Scale the coordinates in the answers, starting with the line that contains "What can you" and going on through the end of the data. Rewrite every line in that span, leaving all other lines as they are, and multiply each answer coordinate by 2, rounding to whole numbers with halves rounded up.
------ DATASET ------
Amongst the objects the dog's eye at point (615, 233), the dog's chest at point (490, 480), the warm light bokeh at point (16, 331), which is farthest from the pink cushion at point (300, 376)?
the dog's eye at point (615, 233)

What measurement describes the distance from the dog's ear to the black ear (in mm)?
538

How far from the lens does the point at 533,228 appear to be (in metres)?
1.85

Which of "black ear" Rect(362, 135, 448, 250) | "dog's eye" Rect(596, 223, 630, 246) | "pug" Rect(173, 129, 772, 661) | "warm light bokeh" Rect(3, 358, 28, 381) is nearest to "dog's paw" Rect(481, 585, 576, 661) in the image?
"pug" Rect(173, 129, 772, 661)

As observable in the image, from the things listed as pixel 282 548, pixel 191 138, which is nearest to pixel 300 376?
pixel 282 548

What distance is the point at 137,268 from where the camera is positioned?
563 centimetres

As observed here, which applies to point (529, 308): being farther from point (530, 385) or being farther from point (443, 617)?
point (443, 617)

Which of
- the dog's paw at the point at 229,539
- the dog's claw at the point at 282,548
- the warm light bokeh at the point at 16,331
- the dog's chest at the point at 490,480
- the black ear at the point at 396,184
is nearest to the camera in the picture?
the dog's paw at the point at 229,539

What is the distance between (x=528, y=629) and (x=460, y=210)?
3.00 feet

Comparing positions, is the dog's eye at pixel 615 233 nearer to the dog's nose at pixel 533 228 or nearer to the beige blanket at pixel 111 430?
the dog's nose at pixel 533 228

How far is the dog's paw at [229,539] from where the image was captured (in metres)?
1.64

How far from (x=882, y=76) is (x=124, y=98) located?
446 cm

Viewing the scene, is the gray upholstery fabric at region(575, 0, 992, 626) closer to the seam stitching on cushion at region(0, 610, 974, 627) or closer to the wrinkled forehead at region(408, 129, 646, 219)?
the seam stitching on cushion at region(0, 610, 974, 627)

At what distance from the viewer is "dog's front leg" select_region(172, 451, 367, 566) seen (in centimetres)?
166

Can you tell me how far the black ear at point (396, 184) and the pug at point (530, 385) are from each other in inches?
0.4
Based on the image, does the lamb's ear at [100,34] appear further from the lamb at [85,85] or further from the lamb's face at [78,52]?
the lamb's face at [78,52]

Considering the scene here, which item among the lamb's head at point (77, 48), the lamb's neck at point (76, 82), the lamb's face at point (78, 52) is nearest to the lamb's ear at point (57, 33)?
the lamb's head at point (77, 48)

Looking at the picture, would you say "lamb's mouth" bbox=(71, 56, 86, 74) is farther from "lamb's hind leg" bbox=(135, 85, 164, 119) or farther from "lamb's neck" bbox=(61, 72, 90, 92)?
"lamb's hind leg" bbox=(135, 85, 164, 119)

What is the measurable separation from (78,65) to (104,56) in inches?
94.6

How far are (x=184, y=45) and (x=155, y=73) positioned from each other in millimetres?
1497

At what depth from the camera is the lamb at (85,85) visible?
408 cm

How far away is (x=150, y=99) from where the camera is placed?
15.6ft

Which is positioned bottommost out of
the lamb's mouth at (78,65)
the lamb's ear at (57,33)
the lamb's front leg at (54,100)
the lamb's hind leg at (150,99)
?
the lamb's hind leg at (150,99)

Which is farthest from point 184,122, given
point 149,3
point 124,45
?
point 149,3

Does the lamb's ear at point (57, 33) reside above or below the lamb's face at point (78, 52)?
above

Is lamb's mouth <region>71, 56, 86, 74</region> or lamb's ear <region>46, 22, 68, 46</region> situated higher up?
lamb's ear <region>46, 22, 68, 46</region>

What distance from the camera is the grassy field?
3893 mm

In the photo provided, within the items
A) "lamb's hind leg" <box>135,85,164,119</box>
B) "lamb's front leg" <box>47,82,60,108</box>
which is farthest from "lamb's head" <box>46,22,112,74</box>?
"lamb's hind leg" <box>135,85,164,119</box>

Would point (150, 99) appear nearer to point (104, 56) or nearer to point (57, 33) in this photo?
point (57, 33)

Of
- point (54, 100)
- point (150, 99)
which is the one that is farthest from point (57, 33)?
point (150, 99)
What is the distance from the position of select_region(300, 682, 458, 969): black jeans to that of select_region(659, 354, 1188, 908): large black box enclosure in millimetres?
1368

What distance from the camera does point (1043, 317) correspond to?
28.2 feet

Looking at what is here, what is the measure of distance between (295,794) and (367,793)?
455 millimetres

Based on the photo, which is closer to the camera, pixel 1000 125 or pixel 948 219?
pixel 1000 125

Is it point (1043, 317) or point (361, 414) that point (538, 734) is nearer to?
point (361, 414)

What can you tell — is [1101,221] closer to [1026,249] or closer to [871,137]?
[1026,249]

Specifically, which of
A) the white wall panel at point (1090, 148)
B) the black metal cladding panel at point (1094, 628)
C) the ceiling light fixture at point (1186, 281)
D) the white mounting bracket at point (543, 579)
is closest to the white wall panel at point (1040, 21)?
------
RESPONSE TO THE TASK:
What can you tell — is [1101,221] closer to [1026,249] or closer to [871,137]?
[2052,498]

Specifically, which of
A) the white wall panel at point (1090, 148)
B) the black metal cladding panel at point (1094, 628)
C) the ceiling light fixture at point (1186, 281)
D) the white mounting bracket at point (543, 579)
is closest to the white wall panel at point (1040, 21)?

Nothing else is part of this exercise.